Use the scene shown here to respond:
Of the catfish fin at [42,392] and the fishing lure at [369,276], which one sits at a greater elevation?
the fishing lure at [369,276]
* * * *
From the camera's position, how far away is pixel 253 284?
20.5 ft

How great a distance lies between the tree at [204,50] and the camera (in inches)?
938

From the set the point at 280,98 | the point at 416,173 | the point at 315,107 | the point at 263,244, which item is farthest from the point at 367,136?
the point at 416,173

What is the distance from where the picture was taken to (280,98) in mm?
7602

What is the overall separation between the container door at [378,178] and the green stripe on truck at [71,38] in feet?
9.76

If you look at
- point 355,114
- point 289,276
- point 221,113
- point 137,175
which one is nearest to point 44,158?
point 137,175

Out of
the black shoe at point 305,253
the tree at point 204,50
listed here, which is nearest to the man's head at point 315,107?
* * * *
→ **Task statement**: Recast the part of the entries that opens with the line containing "If you look at" and closes with the line containing "listed here, which", both included, as a Markdown table with the columns No. and Text. Give each line its own numbered row and leave out blank lines.

→ **Solved exercise**:
| No. | Text |
|---|---|
| 1 | If you look at |
| 2 | - point 355,114 |
| 3 | - point 289,276 |
| 4 | - point 221,113 |
| 5 | - point 137,175 |
| 6 | which one is nearest to point 44,158? |
| 7 | point 137,175 |
| 8 | Out of |
| 9 | the black shoe at point 305,253 |
| 10 | the tree at point 204,50 |
| 11 | listed here, which is nearest to the man's head at point 315,107? |